=== GIVEN DATA ===
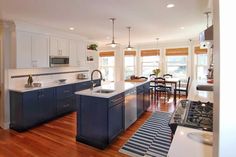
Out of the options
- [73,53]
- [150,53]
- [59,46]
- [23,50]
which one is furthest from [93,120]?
[150,53]

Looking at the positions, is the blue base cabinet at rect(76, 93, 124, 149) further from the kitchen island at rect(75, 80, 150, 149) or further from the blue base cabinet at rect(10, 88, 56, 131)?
the blue base cabinet at rect(10, 88, 56, 131)

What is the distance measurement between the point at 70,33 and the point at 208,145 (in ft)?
16.7

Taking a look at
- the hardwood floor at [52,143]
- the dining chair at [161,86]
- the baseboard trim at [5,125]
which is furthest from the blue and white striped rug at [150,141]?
the baseboard trim at [5,125]

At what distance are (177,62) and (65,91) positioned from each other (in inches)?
208

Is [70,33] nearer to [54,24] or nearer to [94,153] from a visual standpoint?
[54,24]

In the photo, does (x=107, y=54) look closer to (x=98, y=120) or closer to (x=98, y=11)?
(x=98, y=11)

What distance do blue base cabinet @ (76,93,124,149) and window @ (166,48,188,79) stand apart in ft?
17.2

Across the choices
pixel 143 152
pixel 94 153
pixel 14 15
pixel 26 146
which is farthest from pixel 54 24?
pixel 143 152

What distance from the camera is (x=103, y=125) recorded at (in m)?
2.86

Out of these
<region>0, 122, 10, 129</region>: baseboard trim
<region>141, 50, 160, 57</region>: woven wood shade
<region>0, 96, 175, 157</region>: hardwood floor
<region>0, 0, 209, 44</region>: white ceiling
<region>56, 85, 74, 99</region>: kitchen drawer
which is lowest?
<region>0, 96, 175, 157</region>: hardwood floor

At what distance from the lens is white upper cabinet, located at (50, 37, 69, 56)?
4738mm

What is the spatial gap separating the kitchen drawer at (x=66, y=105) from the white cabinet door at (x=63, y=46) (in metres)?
1.42

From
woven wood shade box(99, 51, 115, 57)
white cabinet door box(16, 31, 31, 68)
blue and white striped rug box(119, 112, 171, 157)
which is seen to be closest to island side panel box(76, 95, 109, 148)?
blue and white striped rug box(119, 112, 171, 157)
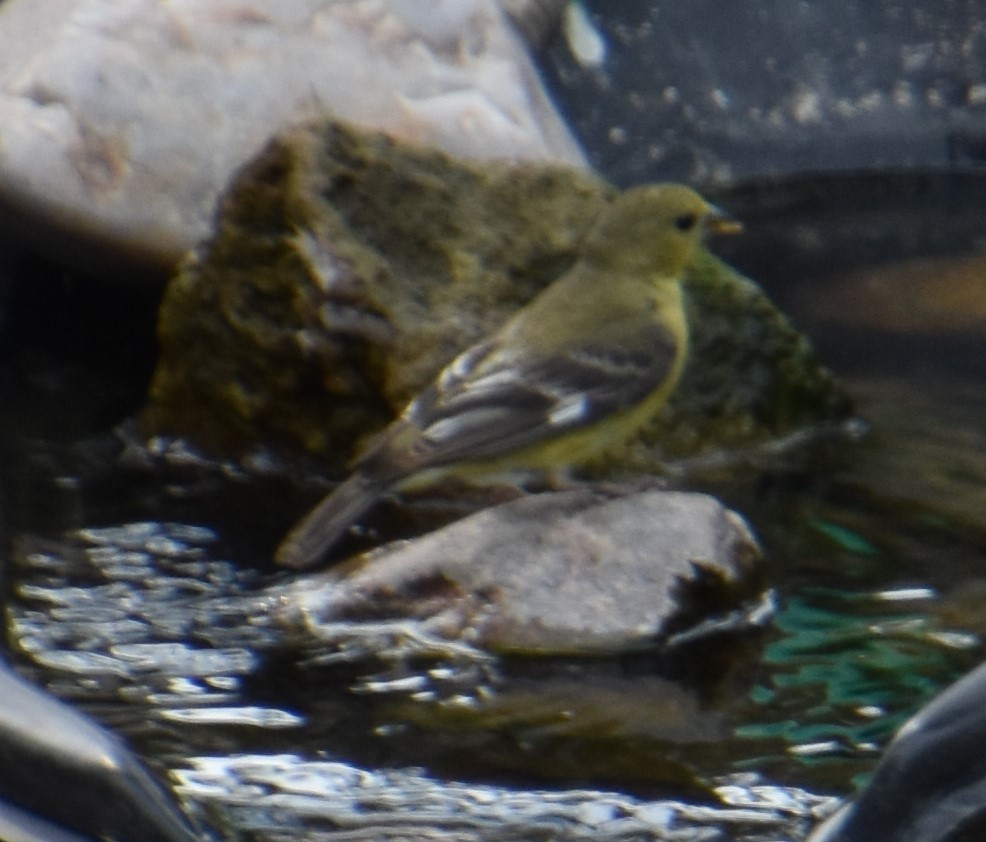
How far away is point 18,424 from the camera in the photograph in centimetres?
629

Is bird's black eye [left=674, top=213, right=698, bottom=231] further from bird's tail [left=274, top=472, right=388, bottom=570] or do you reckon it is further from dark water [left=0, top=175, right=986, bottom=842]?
bird's tail [left=274, top=472, right=388, bottom=570]

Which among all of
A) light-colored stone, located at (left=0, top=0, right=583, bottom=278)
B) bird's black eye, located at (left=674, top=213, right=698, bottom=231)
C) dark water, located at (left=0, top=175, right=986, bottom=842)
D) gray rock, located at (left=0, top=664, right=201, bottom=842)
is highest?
light-colored stone, located at (left=0, top=0, right=583, bottom=278)

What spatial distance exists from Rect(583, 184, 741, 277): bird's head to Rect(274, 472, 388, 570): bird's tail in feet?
4.10

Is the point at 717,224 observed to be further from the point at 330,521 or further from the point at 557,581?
the point at 330,521

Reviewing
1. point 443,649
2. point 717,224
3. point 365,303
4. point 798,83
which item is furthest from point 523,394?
point 798,83

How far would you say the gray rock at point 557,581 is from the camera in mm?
4754

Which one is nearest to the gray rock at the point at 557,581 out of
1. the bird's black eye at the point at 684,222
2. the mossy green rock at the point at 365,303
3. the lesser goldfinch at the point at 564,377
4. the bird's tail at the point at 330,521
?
the bird's tail at the point at 330,521

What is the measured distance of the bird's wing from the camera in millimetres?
5184

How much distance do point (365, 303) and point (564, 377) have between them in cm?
83

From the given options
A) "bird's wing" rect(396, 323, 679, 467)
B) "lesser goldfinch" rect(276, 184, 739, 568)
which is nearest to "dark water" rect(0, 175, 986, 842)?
"lesser goldfinch" rect(276, 184, 739, 568)

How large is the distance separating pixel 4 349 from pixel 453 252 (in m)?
1.88

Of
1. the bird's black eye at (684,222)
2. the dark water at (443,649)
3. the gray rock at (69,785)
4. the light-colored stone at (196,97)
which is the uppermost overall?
the light-colored stone at (196,97)

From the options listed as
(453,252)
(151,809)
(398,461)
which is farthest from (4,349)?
(151,809)

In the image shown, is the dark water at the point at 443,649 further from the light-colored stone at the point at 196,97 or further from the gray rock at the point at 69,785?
the light-colored stone at the point at 196,97
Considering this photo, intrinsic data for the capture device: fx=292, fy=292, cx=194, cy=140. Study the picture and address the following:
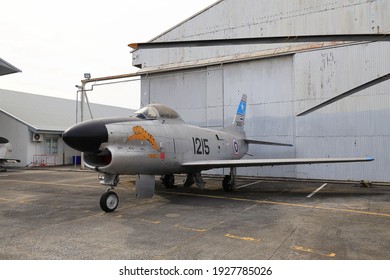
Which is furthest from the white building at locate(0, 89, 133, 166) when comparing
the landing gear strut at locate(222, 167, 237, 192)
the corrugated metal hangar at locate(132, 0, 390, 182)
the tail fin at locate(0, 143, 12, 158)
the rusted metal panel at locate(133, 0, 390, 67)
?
the landing gear strut at locate(222, 167, 237, 192)

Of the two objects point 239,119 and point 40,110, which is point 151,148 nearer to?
point 239,119

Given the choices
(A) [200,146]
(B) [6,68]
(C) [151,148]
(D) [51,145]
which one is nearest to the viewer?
(C) [151,148]

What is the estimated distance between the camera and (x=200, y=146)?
37.5ft

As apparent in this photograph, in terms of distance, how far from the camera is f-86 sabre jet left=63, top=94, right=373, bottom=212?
7.74m

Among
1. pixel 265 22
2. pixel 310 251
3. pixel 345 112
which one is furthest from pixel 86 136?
pixel 265 22

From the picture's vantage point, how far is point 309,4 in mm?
15492

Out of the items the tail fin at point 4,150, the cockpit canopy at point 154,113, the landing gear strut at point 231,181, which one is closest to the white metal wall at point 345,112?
the landing gear strut at point 231,181

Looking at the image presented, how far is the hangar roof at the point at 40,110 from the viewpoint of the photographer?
28109 millimetres

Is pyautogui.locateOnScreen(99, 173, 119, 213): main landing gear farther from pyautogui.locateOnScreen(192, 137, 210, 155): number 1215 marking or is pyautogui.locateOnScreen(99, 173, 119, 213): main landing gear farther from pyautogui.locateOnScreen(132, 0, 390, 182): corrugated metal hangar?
pyautogui.locateOnScreen(132, 0, 390, 182): corrugated metal hangar

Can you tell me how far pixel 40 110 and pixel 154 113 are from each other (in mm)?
27962

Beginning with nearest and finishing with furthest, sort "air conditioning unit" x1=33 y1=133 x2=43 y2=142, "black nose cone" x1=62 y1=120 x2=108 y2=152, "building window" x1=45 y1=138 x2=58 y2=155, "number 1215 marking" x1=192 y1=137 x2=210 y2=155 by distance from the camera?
"black nose cone" x1=62 y1=120 x2=108 y2=152, "number 1215 marking" x1=192 y1=137 x2=210 y2=155, "air conditioning unit" x1=33 y1=133 x2=43 y2=142, "building window" x1=45 y1=138 x2=58 y2=155

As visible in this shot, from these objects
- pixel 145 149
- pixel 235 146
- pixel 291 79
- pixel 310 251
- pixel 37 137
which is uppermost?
pixel 291 79

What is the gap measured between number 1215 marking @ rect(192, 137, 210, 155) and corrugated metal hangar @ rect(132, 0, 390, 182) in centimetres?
619

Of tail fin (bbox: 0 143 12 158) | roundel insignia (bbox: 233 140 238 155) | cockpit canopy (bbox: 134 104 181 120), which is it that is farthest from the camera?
tail fin (bbox: 0 143 12 158)
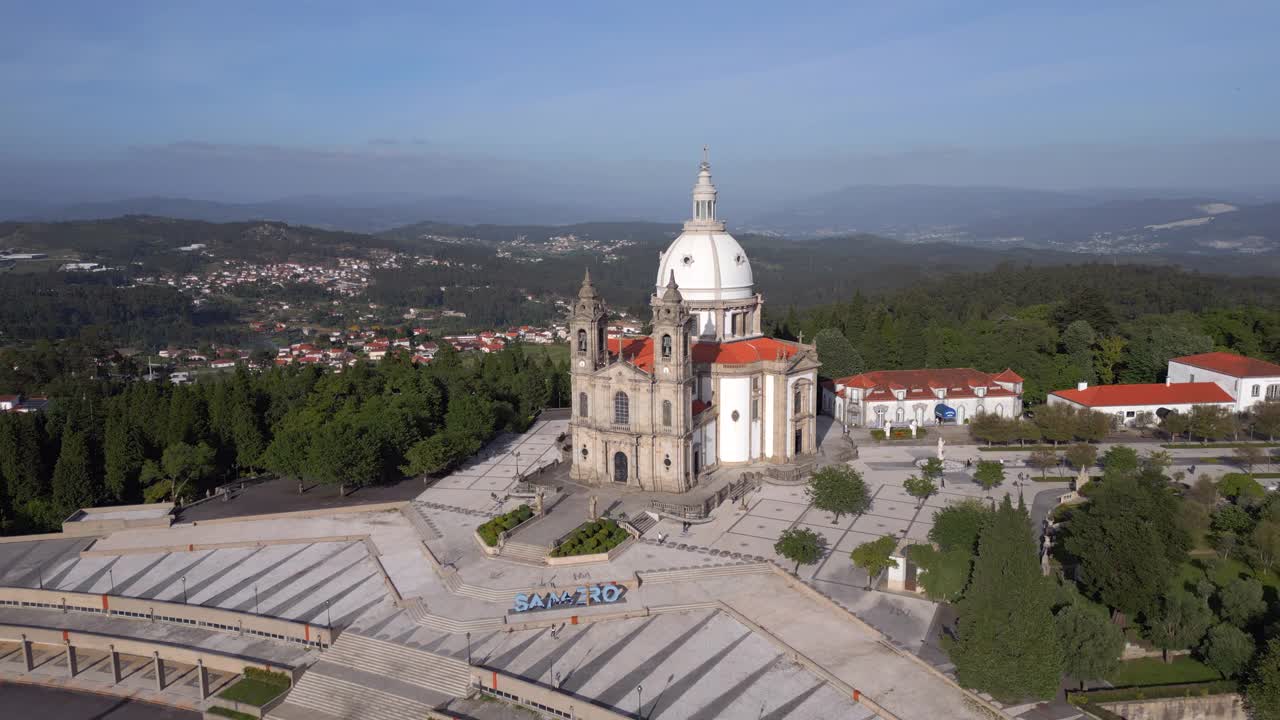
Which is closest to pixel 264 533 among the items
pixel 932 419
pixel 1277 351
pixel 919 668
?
pixel 919 668

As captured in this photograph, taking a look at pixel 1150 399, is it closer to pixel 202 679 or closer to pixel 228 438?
pixel 202 679

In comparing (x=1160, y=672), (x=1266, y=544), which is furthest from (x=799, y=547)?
(x=1266, y=544)

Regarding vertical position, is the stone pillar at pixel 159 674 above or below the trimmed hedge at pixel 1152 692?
below

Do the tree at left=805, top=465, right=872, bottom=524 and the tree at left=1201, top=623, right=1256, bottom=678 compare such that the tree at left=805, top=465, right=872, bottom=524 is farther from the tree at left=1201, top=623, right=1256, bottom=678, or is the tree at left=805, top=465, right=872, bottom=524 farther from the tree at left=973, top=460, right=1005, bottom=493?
the tree at left=1201, top=623, right=1256, bottom=678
===
Begin with the line that contains "In comparing (x=1160, y=672), (x=1266, y=544), which" and end with the last line of the records; set down every line in that span exactly, and nothing else.

### [REPLY]
In comparing (x=1160, y=672), (x=1266, y=544), which is furthest from (x=799, y=547)?
(x=1266, y=544)

Regarding vertical position, is the stone pillar at pixel 159 674 above or below the trimmed hedge at pixel 1152 692?
below

Do the tree at left=805, top=465, right=872, bottom=524 and the tree at left=1201, top=623, right=1256, bottom=678 compare such that the tree at left=805, top=465, right=872, bottom=524 is farther from the tree at left=1201, top=623, right=1256, bottom=678, or is the tree at left=805, top=465, right=872, bottom=524 farther from the tree at left=973, top=460, right=1005, bottom=493?
the tree at left=1201, top=623, right=1256, bottom=678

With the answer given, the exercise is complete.